[concurrency-interest] RFR: 8065804: JEP 171: Clarifications/corrections for fence intrinsics

Mon Dec 1 20:40:51 UTC 2014

Hans,

(Thanks for your excellent work on C/C++ 11 and your eternal patience)

On Tue, Nov 25, 2014 at 11:15 AM, Hans Boehm <boehm at acm.org> wrote:
> It seems to me that a (dubiuously named) loadFence is intended to have
> essentially the same semantics as the (perhaps slightly less dubiously
> named) C++ atomic_thread_fence(memory_order_acquire), and a storeFence
> matches atomic_thread_fence(memory_order_release).  The C++ standard and,
> even more so, Mark Batty's work have a precise definition of what those mean
> in terms of implied "synchronizes with" relationships.
>
> It looks to me like this whole implementation model for volatiles in terms
> of fences is fundamentally doomed, and it probably makes more sense to get
> rid of it rather than spending time on renaming it (though we just did the
> latter in Android to avoid similar confusion about semantics).  It's

I would also like to see alignment to leverage the technical and
cultural work done on C11.  I would like to see Unsafe get
load-acquire and store-release methods and these should be used in
preference to fences where possible.  I'd like to see the C11 wording
reused as much as possible.  The meanings of the words "acquire" and
"release" are now "owned" by the C11 community and we should tag
along.

A better API for Unsafe would be

putOrdered -> storeRelease
put -> storeRelaxed
(ordinary volatile write) -> store (default is sequential consistent)

etc ...

but the high cost of renaming methods in Unsafe probably makes this a
no-go, even though Unsafe is not a public API in theory.

At least the documentation of all the methods should indicate what the
memory effects and the corresponding C++11 memory model interpretation
is.

E.g.
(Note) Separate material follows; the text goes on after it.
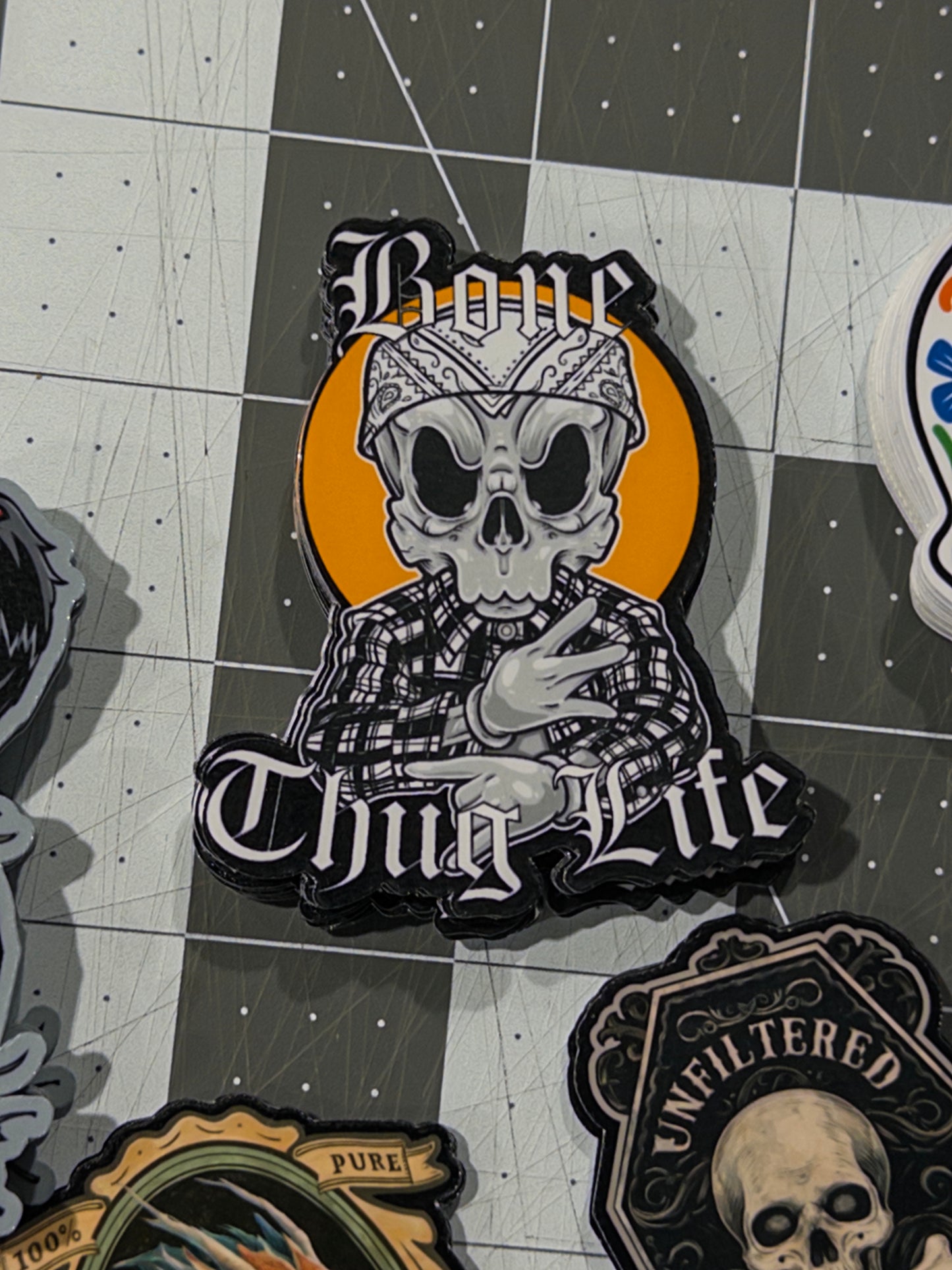 Halloween Sticker Pack (20+ Random Spooky Stickers)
Unsafe.compareAndSwap should document the memory effects, i.e.
sequential consistency.

Unsafe doesn't currently have a readAcquire method (mirror of
putOrdered) probably because volatile read is _almost_ the same (but
not on ppc!).

> fundamentally incompatible with the way volatiles/atomics are intended to be
> implemented on ARMv8 (and Itanium).  Which I think fundamentally get this
> much closer to right than traditional fence-based ISAs.
>
> I'm no hardware architect, but fundamentally it seems to me that
>
> load x
> acquire_fence
>
> imposes a much more stringent constraint than
>
> load_acquire x
>
> Consider the case in which the load from x is an L1 hit, but a preceding
> load (from say y) is a long-latency miss.  If we enforce ordering by just
> waiting for completion of prior operation, the former has to wait for the
> load from y to complete; while the latter doesn't.  I find it hard to
> believe that this doesn't leave an appreciable amount of performance on the
> table, at least for some interesting microarchitectures.

I agree.  Fences should be used rarely.